The following public comment was delivered by AVA President Gregory Conley to the FDA workshop, “Electronic Cigarettes and Public Health,” which was held by the Food & Drug Administration from March 9-10. Joining Conley in giving testimony were, among others, Bill Godshall of Smokefree Pennsylvania, Dr. Carl Phillips of the Consumer Advocates for Smoke-free Alternatives Association, Dr. Joel Nitzkin of the R Street Institute, Ariel Savransky of the American Council on Science & Health, and Mark Anton of What-a-Smoke.
Despite the empty chairs in the photo, there were approximately 75 attendees during the speeches given by Conley and other harm reduction advocates.
The AVA’s public comment can be read below. The AVA also delivered a comment during a workshop held in December that can be read here.
AVA President Gregory Conley speaking before the FDA
(March 10, 2015)
Good morning. My name is Gregory Conley and I am the President of the American Vaping Association, a nonprofit organization that advocates for small and medium-sized businesses in the vapor market. Thank you for having me.
My comments today revolve around a theme found in several of yesterday’s presentations that greatly concerns me – the failure to recognize that the toxicology of vapor must be compared to cigarette smoke, not the use of no product at all. With 99% of daily vapers being smokers or ex-smokers, it hardly makes sense to singularly focus on eliminating any detectable levels of chemicals, especially when there is enormous risk that the regulation required to achieve such a goal would result in a net harm to public health.
Let’s be clear — the greatest health benefit will come from having products that smokers start using instead of cigarettes – not from having over-regulated medicalised products that are safe, but dull and unappealing.

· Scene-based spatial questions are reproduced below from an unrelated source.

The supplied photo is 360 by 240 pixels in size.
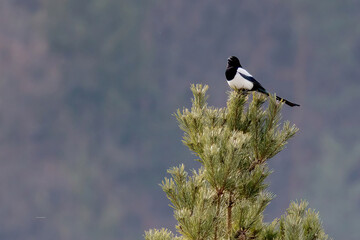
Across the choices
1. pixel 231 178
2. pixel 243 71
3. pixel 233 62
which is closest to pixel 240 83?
pixel 243 71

Looking at the current market, what are smokers increasingly finding dull and unappealing, or at very least not satisfying enough to stick with? Closed system cigalikes. Several studies presented last month at SRNT add to the growing body of evidence demonstrating that ex-smokers who vape are far more likely to be using flavors and second and third generation products, i.e. open tank systems and bottled e-liquids, than they are cigalikes.

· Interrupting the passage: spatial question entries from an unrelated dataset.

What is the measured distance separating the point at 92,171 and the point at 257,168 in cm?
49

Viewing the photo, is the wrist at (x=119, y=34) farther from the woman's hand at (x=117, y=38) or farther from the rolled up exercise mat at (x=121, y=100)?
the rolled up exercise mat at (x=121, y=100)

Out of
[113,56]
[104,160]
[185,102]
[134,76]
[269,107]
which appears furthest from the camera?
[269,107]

So why are so many activist researchers pushing for overly restrictive regulations that would squash premium vaporizers and e-liquid under the guise of ensuring e-cigarette products are “safe”? And why are so few people who call themselves public health advocates not expressing deep outrage and concern that the FDA’s proposed deeming regulation would, by the FDA’s own admission, wipe out 99%+ of nicotine-containing vapor products currently on the market?

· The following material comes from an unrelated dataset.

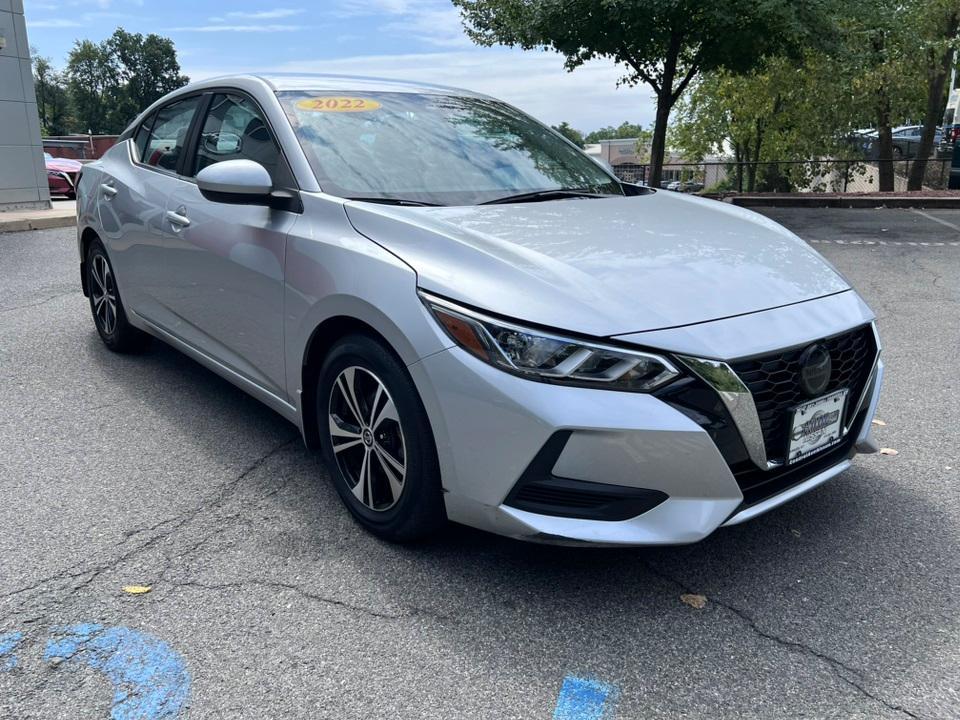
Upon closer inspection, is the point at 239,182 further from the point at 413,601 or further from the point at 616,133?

Those who seek regulations that would eliminate or unduly restrict open vapor products should ask themselves why Reynolds American, the makers of Camel Cigarettes, have similarly asked the FDA to ban all open systems vaporizers, e-liquids, and most flavors.
The reason seems clear enough to myself and others – removing from the market the vapor products shown to be the most effective in helping smokers quit will have the deadly consequence of protecting the incumbent cigarette industry from competition from high-tech alternatives with superior characteristics.
Public health is about reducing disease and death, not eliminating all risk from human life. Please do not forget this. Smokers and vapers – the true stakeholders in this debate – are counting on you.